A plan to find and cut unnecessary regulations potentially could save Virginians time and money.
Government regulations can be helpful and are often necessary to protect health and safety.
But we all know the nature of bureaucracy: It tends to metastasize. That goes both for government agencies and the regulations they promulgate.
Succumbing to mission creep, regulations become ever more pervasive, growing in detail and in number - and before long, that becomes numbing.
Oppressive regulations are enervating to initiative, to innovation, to enterprise. Designed with the good intention of improving quality of life, they can stifle improvement by imposing unnecessary obstacles to change.
Attorney General Bob McDonnell cites a regulation that requires a college president to file a formal request with the state and pay a $50 fee just to set up an event tent on campus.
It was to bypass such unreasonable rules that the state instituted restructuring of oversight regulations for Virginia colleges.
Meanwhile, the cost of maintaining vast compendiums of regulations can be burdensome even for government.
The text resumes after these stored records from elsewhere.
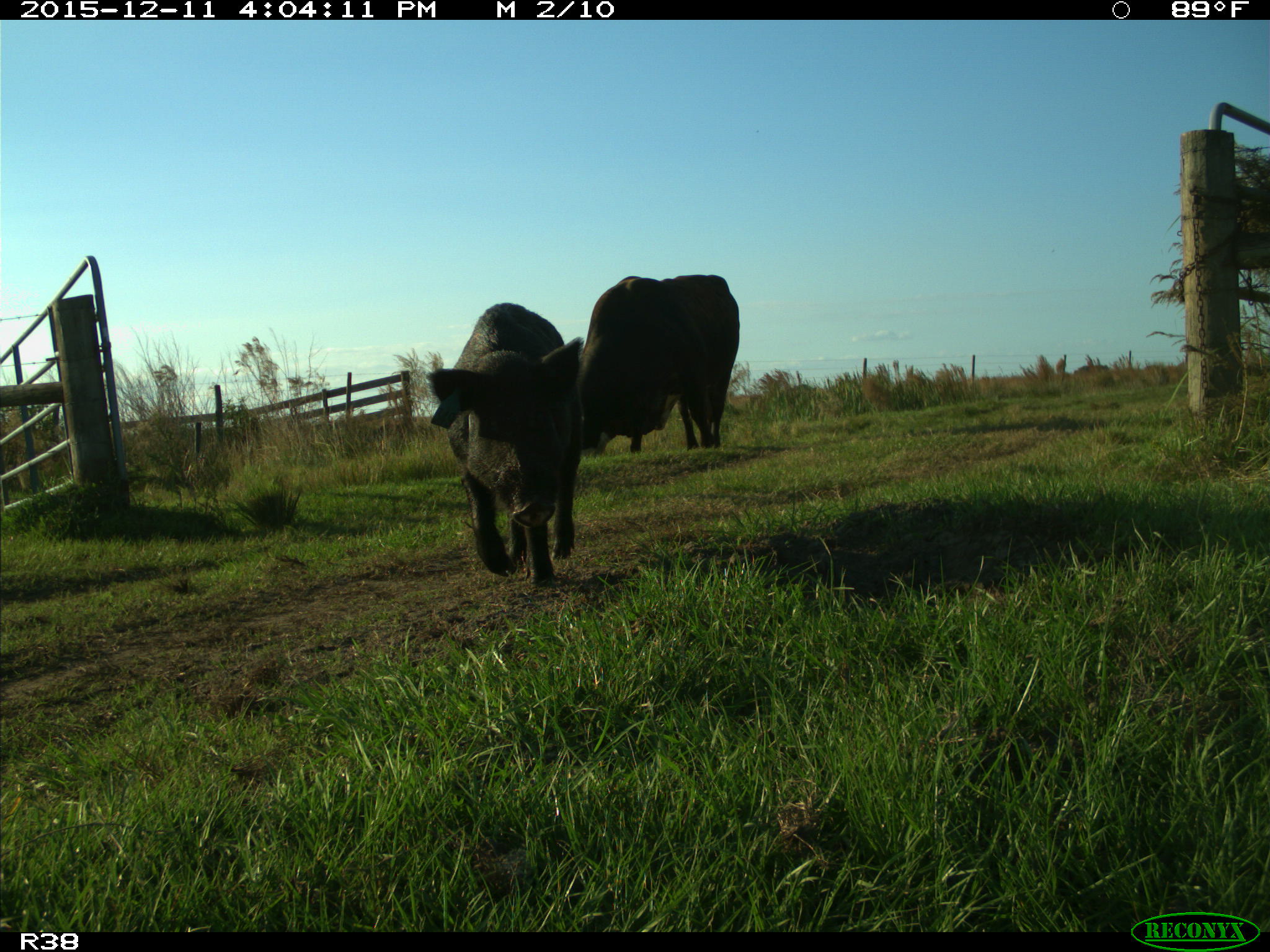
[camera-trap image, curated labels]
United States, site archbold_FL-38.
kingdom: Animalia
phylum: Chordata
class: Mammalia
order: Artiodactyla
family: Suidae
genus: Sus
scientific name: Sus scrofa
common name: wild boar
Sus scrofa (wild boar).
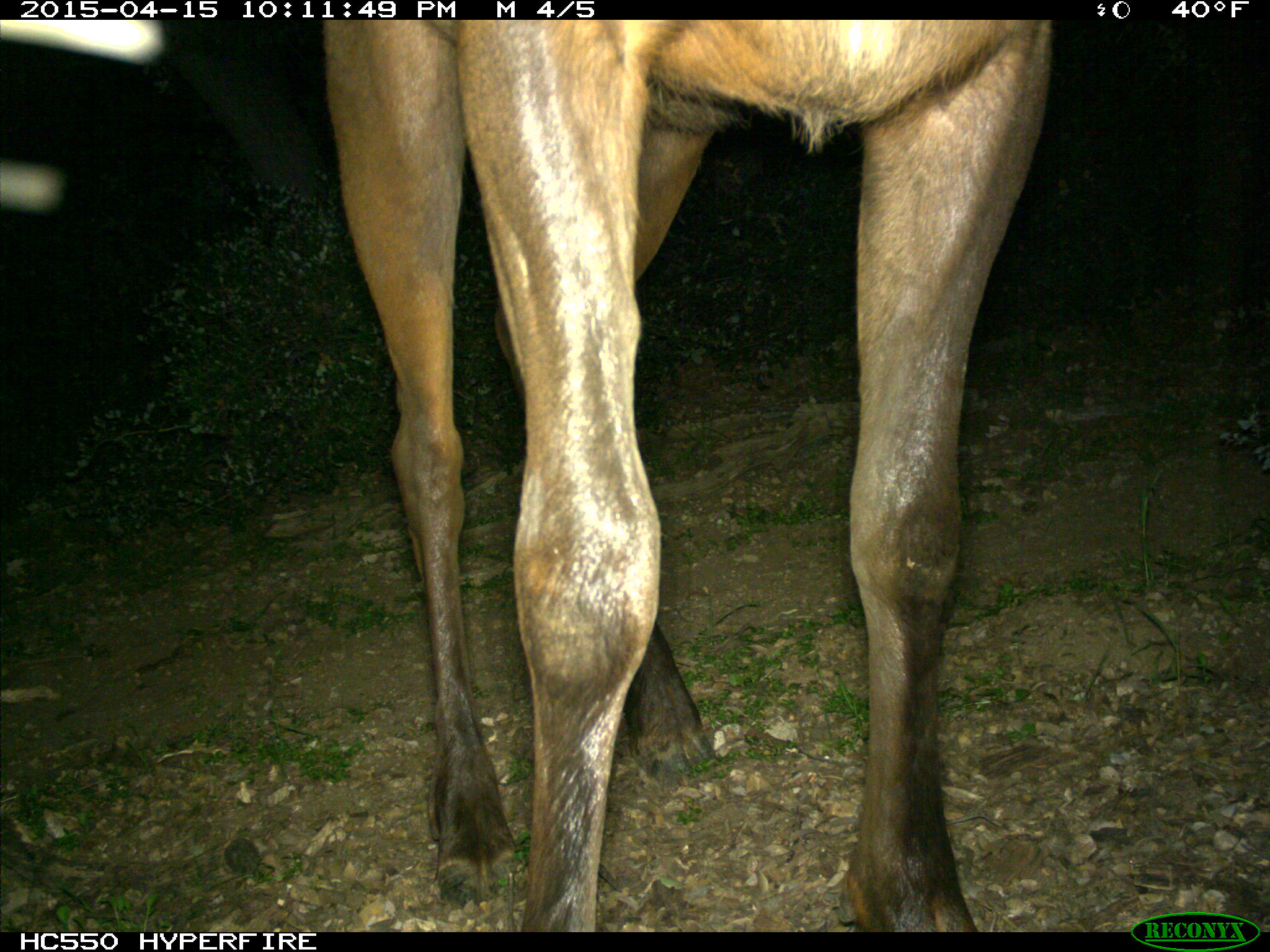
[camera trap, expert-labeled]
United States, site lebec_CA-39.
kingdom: Animalia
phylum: Chordata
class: Mammalia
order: Artiodactyla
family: Cervidae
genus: Cervus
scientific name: Cervus canadensis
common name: elk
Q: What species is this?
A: Cervus canadensis (elk).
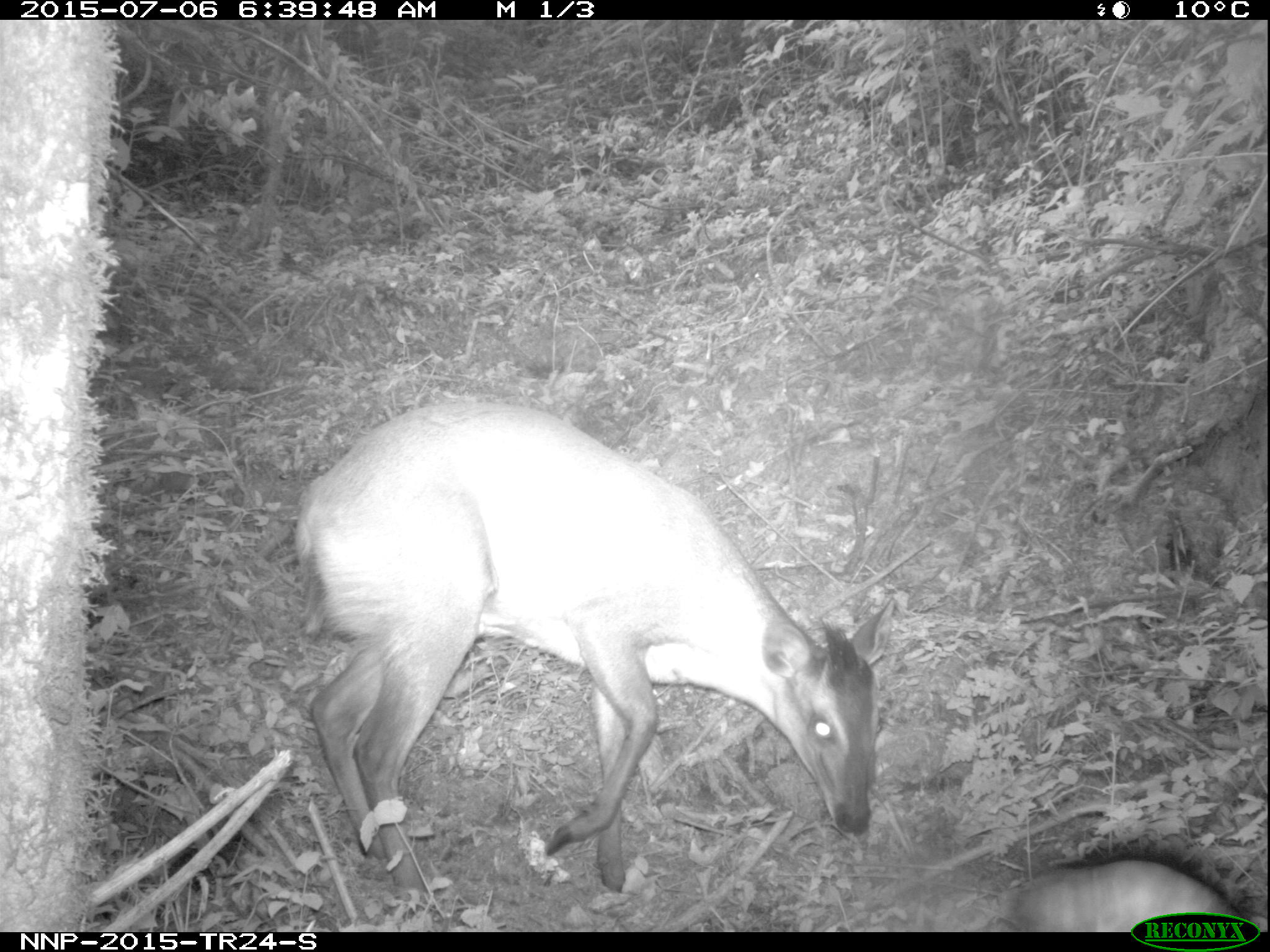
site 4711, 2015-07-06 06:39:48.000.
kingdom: Animalia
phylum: Chordata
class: Mammalia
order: Artiodactyla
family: Bovidae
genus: Cephalophus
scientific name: Cephalophus nigrifrons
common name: black-fronted duiker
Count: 1.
Every so often, it’s a good idea to look at regulations with a fresh eye and ask: Is this really needed?
Mr. McDonnell has proposed to do just that.
He has appointed a 25-member task force to look for ways to streamline state regulations, plus three working groups to advise the panel on agriculture, small business and health care.
That brings the total number of participants to 62.
A spokeswoman for Gov. Tim Kaine says he supports the program, and that many state agencies already have begun looking at reductions in regulations. The tax department, she noted, has so far found nearly 300 regulations that could be discarded.
Because regulations, unlike laws, are set by the agencies themselves, state agencies would not be obligated to accept task force recommendations.
But Mr. McDonnell says his program will not go the way of so many government studies - a flurry of activity, a spate of recommendations but then no action. He promises results.
We’ll say it again: Regulations aren’t always, or even usually, bad. Many are necessary, many are beneficial.
We would hate to see the task force throw the good out with the bad by becoming overzealous.
The task force’s chairman, former Del. John Rust, pledges “a systematic and careful review” rather than an undue “attack on regulations.”
Given the nature of bureaucracy and the creeping habit of regulations, a deliberate effort to re-evaluate rules and eliminate unneeded ones could prove valuable.
It could improve Virginians’ quality of life and experience with government - which, after all, should be the goal of regulations in the first place.